A strong role for the UN is central to China’s competitive calculus and institutional strategy. Beijing has previously used the institution as a brokering partner for economic development projects. China seeks not just to participate in multilateral institutions but to transform them into vehicles for embedding Chinese preferences. As Kristen Cordell and Daniel Kliman have documented, Beijing has also invested heavily in standards-setting bodies like the ITU, leveraging these technical forums to advance Chinese frameworks and establish first-mover advantage in rule-writing. Standards are the invisible architecture of globalization, and by shaping them early, Beijing aims to ensure its technologies are “locked in” worldwide, making it difficult for competitors to displace them later.

Washington’s approach is rooted in standards-setting as a national strategic instrument. Rather than pursuing binding global regulations, it seeks to embed US norms, emphasizing openness, innovation, and intellectual property protection, through bodies like the ISO, ITU, and OECD. This “soft infrastructure” strategy aims to maintain global dependence on US technologies without requiring universal legal consensus or norms. Its success will hinge on whether US technology remains both superior and attractive to Chinese alternatives, and whether allies view the US framework as promoting shared interests rather than simply strategic advantage. As Washington leans on innovation and alliances, Beijing doubles down on institutional positioning. This divergence raises the possibility that even if US firms lead commercially, China could still win politically by defining the rules others must follow.

China’s plan characterizes AI as an “international public good,” a framing designed to appeal to emerging economies wary of US techno-hegemony. By promoting equitable access, open-source collaboration, and inclusive governance, Beijing positions itself as a leader aligned with the development needs of the Global South. Again, this reflects a broader governance strategy. China appeals to shared prosperity while creating long-term structural dependencies on its technology and institutions. Beijing has consistently projected openness abroad while retaining strict control at home, and has sought to export this hybrid model through infrastructure and standards. As with the Belt and Road Initiative, this involves exporting AI-ready infrastructure, from 5G/6G networks, to data centers, and intelligent computing hubs, embedding China’s technology stacks and service contracts in partner nations, thereby creating enduring political and economic dependencies. For many states in Africa, Southeast Asia, and Latin America, the attraction is not ideological but highly practical. Chinese infrastructure includes not just financing, but turnkey systems, and governance templates. This makes Beijing’s AI governance pitch especially persuasive in regions where governments see technology as a development lever rather than a security risk.
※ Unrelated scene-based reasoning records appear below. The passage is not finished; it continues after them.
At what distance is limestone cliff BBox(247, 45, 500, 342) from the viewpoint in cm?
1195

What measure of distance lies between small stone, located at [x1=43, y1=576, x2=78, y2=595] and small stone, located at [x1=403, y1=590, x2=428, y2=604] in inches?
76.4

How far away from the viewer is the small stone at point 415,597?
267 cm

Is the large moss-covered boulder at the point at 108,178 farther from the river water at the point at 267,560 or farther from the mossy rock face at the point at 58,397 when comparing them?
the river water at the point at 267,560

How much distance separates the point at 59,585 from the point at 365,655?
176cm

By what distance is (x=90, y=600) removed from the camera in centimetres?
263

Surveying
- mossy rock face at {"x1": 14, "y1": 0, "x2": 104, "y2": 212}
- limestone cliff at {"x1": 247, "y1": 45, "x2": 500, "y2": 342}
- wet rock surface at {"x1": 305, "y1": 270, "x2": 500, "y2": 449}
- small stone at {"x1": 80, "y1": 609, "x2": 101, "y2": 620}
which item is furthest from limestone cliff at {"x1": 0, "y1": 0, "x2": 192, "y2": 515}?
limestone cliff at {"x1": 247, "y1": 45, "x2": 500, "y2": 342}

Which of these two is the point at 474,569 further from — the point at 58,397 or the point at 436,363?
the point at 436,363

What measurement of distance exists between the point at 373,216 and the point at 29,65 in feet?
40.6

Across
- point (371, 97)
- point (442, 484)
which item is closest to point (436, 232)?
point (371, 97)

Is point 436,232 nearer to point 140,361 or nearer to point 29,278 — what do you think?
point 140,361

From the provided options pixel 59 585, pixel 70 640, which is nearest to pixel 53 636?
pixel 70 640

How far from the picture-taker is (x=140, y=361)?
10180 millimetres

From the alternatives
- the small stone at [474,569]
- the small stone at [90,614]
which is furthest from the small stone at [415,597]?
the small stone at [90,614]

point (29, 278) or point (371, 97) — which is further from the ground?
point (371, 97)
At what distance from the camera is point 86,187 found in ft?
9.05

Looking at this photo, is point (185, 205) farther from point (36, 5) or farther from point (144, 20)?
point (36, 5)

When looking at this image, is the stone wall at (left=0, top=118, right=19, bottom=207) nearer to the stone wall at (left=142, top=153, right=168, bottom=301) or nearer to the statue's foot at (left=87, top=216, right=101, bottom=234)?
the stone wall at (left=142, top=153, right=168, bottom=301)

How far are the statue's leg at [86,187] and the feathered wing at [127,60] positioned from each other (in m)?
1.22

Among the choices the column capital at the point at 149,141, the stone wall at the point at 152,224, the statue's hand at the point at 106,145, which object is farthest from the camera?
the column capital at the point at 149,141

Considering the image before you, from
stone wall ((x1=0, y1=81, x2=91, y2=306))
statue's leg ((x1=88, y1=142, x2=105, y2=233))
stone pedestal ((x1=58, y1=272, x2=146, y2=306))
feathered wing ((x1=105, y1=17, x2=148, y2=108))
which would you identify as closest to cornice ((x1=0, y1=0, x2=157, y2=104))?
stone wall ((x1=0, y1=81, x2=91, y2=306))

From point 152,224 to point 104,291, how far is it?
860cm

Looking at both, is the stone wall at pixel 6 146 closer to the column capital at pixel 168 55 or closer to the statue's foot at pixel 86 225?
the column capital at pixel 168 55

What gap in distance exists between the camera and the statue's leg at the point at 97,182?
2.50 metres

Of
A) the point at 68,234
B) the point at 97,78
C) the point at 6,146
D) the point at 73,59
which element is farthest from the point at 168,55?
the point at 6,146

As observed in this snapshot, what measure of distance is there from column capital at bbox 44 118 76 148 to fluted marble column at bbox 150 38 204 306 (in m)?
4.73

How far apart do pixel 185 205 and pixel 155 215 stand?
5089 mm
The two approaches echo Cold War-era diplomacy, when both the United States and USSR claimed to champion peace while competing for technological dominance. Yet arguably AI governance is a more complex challenge than nuclear arms control ever was, since it is deeply intertwined with trade, market interdependence, and civilian applications. Unlike the “Pax Americana” of the mid-twentieth century, today’s geopolitical environment lacks a dominant guarantor of the multilateral order. In this way, AI’s fusion of economic competition and national security makes governance both more necessary and more politically complex.

Both sides could, in theory, cooperate on narrow issues such as preventing non-state actors from acquiring high-risk AI capabilities. But the broader contest over norms, standards, and the infrastructure of the AI age will define not just the technology’s trajectory, but the global balance of power in the decades ahead. In this sense, the AI governance race represents a new domain of the same transformational agenda. Beijing’s major effort is to write rules for a world order where China, not the U.S., sets the terms. Whether Washington can respond effectively will depend less on outspending Beijing and more on outmaneuvering it in the internationally regulatory arena. By ensuring allies see American frameworks not simply as instruments of US hegemony, but as genuine public goods.